Un poète nous quitte

«Précurseur, Raymond a lutté pour les travailleurs, pour Amnistie internationale, pour l’indépendance, pour l’environnement», écrit l'autrice.
Photo: Jacques Nadeau Archives Le Devoir «Précurseur, Raymond a lutté pour les travailleurs, pour Amnistie internationale, pour l’indépendance, pour l’environnement», écrit l'autrice.

Raymond ne pourra pas faire sa conférence à Verdun, ni en Gaspésie, ni à la bibliothèque Raymond-Lévesque. Il la fera dans une autre dimension.

Le chansonnier faisait partie de ces gens plus grands que nature qui, jusqu’à la fin de leur vie, ont su nous émouvoir. Avec à peine un souffle de vie, il a pu dire à l’un de ses fils : « J’ai fini ma conférence. » On reconnaissait l’homme bagarreur, persévérant, parfois même pamphlétaire, habité par ses idées de changer le monde grâce à sa « conférence » sur les mensonges et les conditionnements qu’il entendait livrer après la pandémie, à raison de quatre jours par semaine. Dans ses projets utopiques de spectacles, voire de tournées, qui nous laissaient pantois, il voulait entraîner sur scène une partie de sa famille. Il y avait en lui une volonté, une passion, une force morale qui lui faisait oublier qu’il était complètement sourd, vieux, prisonnier dans son fauteuil roulant.

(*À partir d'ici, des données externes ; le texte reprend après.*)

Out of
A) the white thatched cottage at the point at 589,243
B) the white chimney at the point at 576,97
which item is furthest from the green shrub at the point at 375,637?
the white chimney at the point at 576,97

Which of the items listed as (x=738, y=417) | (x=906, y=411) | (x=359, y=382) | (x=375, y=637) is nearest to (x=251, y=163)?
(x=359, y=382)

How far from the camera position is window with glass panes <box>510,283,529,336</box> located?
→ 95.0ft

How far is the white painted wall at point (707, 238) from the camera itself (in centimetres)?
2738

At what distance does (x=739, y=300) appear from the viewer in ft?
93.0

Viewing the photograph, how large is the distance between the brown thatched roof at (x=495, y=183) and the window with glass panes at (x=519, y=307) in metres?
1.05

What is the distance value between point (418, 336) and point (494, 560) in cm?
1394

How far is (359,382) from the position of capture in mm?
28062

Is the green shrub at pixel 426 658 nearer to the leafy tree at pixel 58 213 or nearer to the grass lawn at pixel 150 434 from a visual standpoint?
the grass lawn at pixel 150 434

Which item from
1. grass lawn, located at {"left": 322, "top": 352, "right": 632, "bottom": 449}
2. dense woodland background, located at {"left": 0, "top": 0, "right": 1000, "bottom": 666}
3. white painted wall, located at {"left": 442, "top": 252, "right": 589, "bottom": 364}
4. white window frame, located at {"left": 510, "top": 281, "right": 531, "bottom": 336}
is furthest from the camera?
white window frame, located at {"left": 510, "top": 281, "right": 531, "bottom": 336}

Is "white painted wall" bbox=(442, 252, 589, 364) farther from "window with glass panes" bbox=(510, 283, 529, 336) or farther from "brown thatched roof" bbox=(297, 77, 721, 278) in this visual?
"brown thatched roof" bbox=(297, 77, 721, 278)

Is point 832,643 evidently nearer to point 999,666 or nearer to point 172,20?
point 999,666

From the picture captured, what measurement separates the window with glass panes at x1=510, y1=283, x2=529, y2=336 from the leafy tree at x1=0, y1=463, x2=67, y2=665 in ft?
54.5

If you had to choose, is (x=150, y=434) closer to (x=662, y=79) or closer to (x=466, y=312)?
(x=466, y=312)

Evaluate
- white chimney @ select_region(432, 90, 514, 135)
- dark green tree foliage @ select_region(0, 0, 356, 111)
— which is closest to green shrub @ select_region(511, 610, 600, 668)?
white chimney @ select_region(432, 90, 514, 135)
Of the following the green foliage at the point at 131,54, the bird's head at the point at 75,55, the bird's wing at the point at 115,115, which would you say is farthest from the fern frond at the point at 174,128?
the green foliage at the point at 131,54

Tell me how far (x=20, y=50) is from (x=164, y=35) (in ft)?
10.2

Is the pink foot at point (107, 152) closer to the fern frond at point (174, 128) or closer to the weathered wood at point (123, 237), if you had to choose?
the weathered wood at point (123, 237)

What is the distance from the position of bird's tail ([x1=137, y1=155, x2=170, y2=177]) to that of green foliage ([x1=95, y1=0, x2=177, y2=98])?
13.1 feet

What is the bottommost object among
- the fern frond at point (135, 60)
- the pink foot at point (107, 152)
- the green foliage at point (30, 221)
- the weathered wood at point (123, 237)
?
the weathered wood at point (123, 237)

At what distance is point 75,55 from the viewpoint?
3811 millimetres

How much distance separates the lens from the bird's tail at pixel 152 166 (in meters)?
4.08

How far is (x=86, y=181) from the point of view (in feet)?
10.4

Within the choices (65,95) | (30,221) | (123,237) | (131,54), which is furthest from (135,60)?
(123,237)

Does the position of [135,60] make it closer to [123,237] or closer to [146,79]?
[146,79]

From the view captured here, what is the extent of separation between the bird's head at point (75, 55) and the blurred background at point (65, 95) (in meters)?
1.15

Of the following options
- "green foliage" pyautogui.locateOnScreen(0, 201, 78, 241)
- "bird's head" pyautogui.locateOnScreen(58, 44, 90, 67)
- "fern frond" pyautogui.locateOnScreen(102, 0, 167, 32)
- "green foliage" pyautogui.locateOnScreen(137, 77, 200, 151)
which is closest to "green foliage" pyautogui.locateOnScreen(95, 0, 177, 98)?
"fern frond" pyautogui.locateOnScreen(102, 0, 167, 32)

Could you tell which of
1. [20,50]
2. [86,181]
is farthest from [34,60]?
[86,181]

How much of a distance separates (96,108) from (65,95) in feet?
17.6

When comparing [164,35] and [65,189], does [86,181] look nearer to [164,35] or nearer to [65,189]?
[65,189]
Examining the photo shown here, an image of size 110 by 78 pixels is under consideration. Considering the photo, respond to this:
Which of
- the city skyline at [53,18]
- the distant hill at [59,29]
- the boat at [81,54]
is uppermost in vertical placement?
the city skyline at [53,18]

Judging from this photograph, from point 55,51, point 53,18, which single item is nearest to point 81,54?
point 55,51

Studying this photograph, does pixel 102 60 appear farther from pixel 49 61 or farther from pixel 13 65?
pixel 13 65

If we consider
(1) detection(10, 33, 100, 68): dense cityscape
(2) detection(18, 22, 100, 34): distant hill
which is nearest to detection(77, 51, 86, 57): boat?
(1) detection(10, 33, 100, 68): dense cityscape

Raymond, c’est ce chansonnier qui est parti avec son ukulélé en 1954 gagner le cœur des Parisiens et côtoyer les plus grands, les Brel, les Brassens, les Barbara de ce monde. Ce « bûcheron canadien » écrivit à Paris sa chanson la plus célèbre, Quand les hommes vivront d’amour, et d’autres, comme Dans la tête des hommes, qui mériteraient d’être connues davantage. Comme avait dit Félix Leclerc à Raymond, en lui remettant son trophée de l’ADISQ en 1980 : « Mon cher Raymond […]. J’aime les pionniers. J’ai passé ma vie avec les pionniers. Je sais les reconnaître et je me réjouis quand on les récompense. »

Même s’il a écrit l’une des plus belles chansons d’espérance pour l’humanité, Raymond se débattait avec ses démons et ses contradictions. Il était capable de se faire détester pour ses volte-face, son franc-parler, son ton tonitruant. C’est ainsi qu’il s’attira les foudres d’un ancien admirateur journaliste qui alla jusqu’à contester la paternité de sa chanson devenue légendaire.

Oui ! Il nous arrivait parfois de le détester autant qu’on pouvait l’aimer. Mais son authenticité et sa grande humanité finissaient toujours par nous reconquérir. Et son sourire tellement pur quand il reconnaissait les siens nous désarmait. Raymond avait une âme d’enfant qui émerveillait.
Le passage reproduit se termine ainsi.